(Dataset records)
------------------------------

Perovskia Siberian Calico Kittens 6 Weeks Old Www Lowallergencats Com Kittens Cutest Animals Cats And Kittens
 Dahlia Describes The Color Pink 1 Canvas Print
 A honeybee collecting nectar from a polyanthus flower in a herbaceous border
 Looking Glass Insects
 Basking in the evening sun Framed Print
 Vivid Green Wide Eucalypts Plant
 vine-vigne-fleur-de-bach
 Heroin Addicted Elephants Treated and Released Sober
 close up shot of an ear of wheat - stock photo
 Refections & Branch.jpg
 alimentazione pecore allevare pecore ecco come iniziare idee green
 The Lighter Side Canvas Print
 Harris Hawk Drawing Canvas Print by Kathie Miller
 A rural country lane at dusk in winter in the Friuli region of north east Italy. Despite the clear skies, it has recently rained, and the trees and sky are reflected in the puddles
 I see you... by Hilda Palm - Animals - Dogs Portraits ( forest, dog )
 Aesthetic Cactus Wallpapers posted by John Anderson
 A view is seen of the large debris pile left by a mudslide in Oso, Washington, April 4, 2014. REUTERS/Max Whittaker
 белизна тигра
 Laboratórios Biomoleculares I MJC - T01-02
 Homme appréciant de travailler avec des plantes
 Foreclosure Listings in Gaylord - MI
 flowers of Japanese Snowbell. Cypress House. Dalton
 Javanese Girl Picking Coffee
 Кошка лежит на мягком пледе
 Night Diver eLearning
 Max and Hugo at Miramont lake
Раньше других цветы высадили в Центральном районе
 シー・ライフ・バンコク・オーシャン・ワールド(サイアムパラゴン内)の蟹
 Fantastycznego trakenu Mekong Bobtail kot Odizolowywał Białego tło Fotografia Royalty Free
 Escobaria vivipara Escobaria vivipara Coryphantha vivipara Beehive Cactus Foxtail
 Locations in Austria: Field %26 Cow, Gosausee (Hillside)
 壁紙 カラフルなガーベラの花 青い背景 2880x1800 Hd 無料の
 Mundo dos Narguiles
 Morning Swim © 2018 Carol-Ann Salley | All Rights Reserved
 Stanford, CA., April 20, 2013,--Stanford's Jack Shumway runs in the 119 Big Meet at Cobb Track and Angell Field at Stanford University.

------------------------------

▸ What you will do
Extract every line above containing the word "April".

▸ Response below
 A view is seen of the large debris pile left by a mudslide in Oso, Washington, April 4, 2014. REUTERS/Max Whittaker
 Stanford, CA., April 20, 2013,--Stanford's Jack Shumway runs in the 119 Big Meet at Cobb Track and Angell Field at Stanford University.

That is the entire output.